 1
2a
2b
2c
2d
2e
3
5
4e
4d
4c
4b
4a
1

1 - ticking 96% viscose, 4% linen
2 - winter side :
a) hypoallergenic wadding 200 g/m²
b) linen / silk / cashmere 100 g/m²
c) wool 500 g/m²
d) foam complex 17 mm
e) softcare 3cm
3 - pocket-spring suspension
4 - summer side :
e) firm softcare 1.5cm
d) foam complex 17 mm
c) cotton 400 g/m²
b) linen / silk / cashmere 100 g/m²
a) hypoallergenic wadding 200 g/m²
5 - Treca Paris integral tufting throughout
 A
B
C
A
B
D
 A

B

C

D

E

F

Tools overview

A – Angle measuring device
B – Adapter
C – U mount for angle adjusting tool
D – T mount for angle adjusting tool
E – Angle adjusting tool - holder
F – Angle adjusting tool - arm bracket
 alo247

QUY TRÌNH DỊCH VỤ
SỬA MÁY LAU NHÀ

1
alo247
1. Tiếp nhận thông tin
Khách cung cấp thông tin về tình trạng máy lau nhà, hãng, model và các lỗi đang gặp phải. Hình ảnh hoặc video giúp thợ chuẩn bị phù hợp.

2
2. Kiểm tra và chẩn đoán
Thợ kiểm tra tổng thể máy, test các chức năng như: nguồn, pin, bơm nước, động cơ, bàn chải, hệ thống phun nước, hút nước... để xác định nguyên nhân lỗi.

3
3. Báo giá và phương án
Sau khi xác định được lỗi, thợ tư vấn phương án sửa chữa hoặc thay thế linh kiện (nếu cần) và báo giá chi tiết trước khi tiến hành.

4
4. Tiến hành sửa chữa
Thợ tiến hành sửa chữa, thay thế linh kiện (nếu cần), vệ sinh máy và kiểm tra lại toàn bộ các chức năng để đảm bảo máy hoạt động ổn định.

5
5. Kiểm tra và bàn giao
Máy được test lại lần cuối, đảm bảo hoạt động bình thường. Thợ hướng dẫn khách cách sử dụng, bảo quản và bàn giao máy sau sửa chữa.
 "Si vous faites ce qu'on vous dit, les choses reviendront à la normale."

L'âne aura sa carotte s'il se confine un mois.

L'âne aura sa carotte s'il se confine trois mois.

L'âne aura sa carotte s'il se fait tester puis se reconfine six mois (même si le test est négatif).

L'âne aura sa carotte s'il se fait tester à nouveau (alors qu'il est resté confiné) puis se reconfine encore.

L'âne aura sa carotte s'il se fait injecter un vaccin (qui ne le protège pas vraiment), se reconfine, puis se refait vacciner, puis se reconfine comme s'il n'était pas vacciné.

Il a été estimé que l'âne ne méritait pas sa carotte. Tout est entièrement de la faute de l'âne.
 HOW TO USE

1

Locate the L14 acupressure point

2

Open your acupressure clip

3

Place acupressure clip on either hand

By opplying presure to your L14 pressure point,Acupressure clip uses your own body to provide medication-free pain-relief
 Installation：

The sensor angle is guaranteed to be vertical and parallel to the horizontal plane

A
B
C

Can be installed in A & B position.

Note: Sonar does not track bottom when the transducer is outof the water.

— Exercise aim —
In the listing above, please print only the lines from the first one to the line where "C – U mount for angle adjusting tool" appears, exactly as written, both of those lines included.

— Answer to this task —
 1
2a
2b
2c
2d
2e
3
5
4e
4d
4c
4b
4a
1

1 - ticking 96% viscose, 4% linen
2 - winter side :
a) hypoallergenic wadding 200 g/m²
b) linen / silk / cashmere 100 g/m²
c) wool 500 g/m²
d) foam complex 17 mm
e) softcare 3cm
3 - pocket-spring suspension
4 - summer side :
e) firm softcare 1.5cm
d) foam complex 17 mm
c) cotton 400 g/m²
b) linen / silk / cashmere 100 g/m²
a) hypoallergenic wadding 200 g/m²
5 - Treca Paris integral tufting throughout
 A
B
C
A
B
D
 A

B

C

D

E

F

Tools overview

A – Angle measuring device
B – Adapter
C – U mount for angle adjusting tool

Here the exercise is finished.